An excellent understanding having been by these means promoted, Mr. Smangle proceeded to entertain his hearers with a relation of divers romantic adventures in which he had been from time to time engaged, involving various interesting anecdotes of a thoroughbred horse, and a magnificent Jewess, both of surpassing beauty, and much coveted by the nobility and gentry of these kingdoms.
Long before these elegant extracts from the biography of a gentleman were concluded, Mr. Mivins had betaken himself to bed, and had set in snoring for the night, leaving the timid stranger and Mr. Pickwick to the full benefit of Mr. Smangle’s experiences.
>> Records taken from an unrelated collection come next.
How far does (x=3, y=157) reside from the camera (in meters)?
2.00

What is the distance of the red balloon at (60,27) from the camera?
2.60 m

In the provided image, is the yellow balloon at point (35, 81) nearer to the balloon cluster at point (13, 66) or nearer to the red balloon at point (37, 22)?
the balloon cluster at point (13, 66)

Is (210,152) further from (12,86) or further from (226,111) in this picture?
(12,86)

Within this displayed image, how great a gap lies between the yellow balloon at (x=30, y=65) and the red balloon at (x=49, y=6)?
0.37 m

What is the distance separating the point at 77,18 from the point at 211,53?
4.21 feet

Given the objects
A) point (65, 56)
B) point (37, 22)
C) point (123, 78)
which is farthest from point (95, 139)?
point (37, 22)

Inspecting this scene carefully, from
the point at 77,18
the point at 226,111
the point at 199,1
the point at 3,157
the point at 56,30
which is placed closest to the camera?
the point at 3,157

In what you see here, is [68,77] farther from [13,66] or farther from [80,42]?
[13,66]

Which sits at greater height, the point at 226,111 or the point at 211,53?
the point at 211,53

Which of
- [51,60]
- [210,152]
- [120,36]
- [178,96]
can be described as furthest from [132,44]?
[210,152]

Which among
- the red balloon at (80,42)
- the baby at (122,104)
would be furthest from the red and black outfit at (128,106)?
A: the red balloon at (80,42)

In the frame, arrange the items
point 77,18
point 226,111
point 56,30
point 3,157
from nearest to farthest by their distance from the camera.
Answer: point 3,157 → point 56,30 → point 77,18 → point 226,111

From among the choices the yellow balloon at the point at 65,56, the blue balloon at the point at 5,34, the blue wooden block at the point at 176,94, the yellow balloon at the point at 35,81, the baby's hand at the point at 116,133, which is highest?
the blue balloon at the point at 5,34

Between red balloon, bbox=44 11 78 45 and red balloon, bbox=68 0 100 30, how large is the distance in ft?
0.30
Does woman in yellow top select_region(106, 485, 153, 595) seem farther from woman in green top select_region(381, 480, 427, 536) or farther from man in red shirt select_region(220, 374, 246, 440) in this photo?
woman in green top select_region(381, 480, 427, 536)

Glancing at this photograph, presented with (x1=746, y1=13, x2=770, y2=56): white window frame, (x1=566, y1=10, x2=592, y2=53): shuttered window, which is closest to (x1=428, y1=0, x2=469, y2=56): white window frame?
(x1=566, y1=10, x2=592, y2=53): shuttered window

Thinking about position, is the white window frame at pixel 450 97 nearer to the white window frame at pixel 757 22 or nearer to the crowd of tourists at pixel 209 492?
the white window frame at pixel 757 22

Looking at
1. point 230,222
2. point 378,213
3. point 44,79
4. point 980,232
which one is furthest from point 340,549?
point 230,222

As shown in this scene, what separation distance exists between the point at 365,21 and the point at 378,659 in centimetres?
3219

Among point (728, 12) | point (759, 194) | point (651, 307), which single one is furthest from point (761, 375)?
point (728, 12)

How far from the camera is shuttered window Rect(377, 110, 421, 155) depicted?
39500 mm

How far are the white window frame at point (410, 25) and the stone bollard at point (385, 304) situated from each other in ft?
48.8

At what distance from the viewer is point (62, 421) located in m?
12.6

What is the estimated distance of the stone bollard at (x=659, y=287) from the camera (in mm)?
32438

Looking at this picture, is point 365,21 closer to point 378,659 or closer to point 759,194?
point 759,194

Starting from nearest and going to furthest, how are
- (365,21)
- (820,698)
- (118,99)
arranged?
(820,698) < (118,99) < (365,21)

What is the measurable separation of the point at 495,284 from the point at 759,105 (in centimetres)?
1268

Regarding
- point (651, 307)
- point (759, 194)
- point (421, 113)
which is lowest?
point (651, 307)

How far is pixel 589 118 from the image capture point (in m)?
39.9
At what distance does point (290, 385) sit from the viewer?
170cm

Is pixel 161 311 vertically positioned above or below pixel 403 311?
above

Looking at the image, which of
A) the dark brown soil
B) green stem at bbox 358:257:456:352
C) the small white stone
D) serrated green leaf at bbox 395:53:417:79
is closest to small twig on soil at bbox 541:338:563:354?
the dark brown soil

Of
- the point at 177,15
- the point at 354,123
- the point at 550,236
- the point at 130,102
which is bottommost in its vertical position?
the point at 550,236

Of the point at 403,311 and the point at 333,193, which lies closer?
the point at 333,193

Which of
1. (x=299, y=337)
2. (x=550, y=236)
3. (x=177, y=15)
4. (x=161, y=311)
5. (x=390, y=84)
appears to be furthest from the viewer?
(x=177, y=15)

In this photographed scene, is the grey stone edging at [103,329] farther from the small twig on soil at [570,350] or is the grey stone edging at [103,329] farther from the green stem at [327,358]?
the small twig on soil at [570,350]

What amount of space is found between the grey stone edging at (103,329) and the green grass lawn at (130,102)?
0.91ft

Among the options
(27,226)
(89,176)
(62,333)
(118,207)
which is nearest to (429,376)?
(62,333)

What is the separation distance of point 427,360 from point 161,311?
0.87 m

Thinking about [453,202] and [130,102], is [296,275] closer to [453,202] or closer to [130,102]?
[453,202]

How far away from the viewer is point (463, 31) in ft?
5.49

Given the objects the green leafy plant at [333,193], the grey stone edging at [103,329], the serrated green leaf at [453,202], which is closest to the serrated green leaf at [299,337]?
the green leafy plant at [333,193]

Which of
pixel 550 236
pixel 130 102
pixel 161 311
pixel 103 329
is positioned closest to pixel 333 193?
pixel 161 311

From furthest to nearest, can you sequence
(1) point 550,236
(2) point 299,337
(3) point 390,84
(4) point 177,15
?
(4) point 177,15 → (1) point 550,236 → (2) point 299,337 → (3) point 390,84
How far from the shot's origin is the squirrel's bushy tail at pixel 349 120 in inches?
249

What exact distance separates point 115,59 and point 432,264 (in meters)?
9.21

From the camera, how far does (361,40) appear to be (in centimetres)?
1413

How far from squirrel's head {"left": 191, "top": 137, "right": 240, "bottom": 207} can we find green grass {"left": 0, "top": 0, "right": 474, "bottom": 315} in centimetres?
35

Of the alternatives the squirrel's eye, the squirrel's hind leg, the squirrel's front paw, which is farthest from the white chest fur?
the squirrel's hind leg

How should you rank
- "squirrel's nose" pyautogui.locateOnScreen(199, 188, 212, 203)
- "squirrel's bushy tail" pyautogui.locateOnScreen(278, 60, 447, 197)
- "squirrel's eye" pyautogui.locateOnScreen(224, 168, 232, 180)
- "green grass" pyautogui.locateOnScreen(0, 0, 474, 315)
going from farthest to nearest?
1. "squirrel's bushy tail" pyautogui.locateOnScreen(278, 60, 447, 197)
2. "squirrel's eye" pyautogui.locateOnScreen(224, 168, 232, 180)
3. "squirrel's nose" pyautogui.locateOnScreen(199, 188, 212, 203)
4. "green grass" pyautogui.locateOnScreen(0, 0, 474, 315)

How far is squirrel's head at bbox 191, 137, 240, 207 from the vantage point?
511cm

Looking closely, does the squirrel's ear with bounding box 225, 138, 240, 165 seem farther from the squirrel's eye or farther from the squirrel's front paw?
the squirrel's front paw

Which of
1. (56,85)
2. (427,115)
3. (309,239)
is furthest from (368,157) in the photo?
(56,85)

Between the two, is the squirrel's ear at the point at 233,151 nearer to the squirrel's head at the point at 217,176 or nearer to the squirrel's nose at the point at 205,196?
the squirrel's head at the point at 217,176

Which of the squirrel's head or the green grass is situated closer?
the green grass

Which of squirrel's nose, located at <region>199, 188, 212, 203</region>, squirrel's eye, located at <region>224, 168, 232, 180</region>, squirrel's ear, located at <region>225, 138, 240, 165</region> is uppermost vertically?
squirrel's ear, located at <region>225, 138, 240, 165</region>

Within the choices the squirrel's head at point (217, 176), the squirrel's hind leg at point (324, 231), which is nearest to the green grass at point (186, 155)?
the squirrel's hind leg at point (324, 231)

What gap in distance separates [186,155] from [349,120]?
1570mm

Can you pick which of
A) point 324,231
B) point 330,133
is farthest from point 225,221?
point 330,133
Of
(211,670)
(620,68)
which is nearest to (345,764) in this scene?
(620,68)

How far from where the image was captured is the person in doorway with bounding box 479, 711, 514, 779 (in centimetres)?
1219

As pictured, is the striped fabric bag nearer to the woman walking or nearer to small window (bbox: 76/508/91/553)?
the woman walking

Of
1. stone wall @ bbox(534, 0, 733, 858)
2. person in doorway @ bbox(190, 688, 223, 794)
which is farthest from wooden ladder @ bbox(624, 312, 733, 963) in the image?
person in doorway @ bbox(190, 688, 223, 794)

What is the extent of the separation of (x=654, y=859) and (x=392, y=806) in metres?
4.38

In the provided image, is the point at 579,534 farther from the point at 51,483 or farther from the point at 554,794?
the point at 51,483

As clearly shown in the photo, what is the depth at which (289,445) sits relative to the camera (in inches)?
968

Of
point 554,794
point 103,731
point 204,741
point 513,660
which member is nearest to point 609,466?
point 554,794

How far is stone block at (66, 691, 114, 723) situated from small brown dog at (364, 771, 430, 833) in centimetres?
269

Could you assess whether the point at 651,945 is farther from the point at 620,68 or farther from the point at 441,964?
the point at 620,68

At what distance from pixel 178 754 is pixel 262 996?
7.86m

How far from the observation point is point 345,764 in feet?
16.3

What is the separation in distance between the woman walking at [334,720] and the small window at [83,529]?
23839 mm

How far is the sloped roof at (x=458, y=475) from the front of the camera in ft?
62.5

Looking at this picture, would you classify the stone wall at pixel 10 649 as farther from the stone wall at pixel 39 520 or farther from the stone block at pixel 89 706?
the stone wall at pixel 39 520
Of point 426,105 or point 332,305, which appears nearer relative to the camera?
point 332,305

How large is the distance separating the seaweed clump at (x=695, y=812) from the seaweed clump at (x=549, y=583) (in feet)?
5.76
Nor were the two last-named gentlemen as much edified as they might have been by the moving passages narrated. Mr. Pickwick had been in a state of slumber for some time, when he had a faint perception of the drunken man bursting out afresh with the comic song, and receiving from Mr. Smangle a gentle intimation, through the medium of the water-jug, that his audience was not musically disposed. Mr. Pickwick then once again dropped off to sleep, with a confused consciousness that Mr. Smangle was still engaged in relating a long story, the chief point of which appeared to be that, on some occasion particularly stated and set forth, he had ‘done’ a bill and a gentleman at the same time.